Reproduce each of the following lines word for word, leaving out the pictures.

******************************

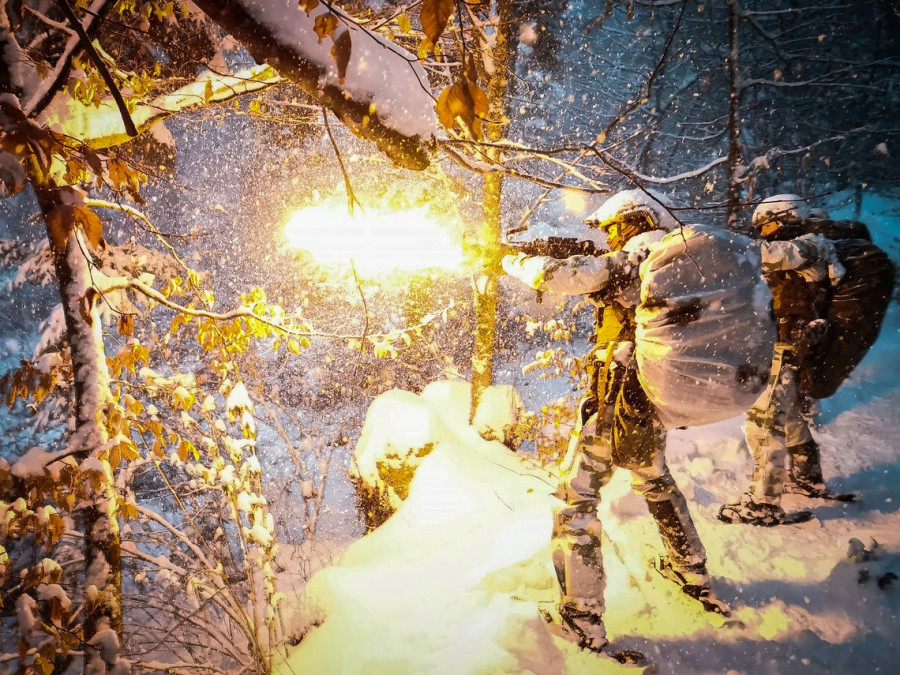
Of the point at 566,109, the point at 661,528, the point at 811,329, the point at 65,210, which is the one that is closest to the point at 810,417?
the point at 811,329

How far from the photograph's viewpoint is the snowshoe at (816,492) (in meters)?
3.81

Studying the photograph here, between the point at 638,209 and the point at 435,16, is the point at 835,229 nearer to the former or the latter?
the point at 638,209

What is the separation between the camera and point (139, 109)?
10.7 ft

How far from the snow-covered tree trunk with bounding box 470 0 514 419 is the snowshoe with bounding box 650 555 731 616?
165 inches

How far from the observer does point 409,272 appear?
398 inches

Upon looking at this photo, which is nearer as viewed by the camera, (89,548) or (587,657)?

******************************

_Full answer_:
Of the point at 566,109, the point at 661,528, the point at 811,329, the point at 65,210, which is the one that is closest to the point at 810,417?
the point at 811,329

How far from the photograph's viewpoint is the snowshoe at (816,492) (in meters)?
3.81

Studying the photograph here, between the point at 638,209 and the point at 435,16, is the point at 835,229 nearer to the former or the latter?
the point at 638,209

What is the separation between the camera and point (139, 109)?
10.7 ft

How far from the snow-covered tree trunk with bounding box 470 0 514 419 is the snowshoe with bounding box 650 555 731 616?
165 inches

How far from the observer does point 409,272 appear?
398 inches

Upon looking at this photo, which is nearer as viewed by the camera, (89,548) or (587,657)?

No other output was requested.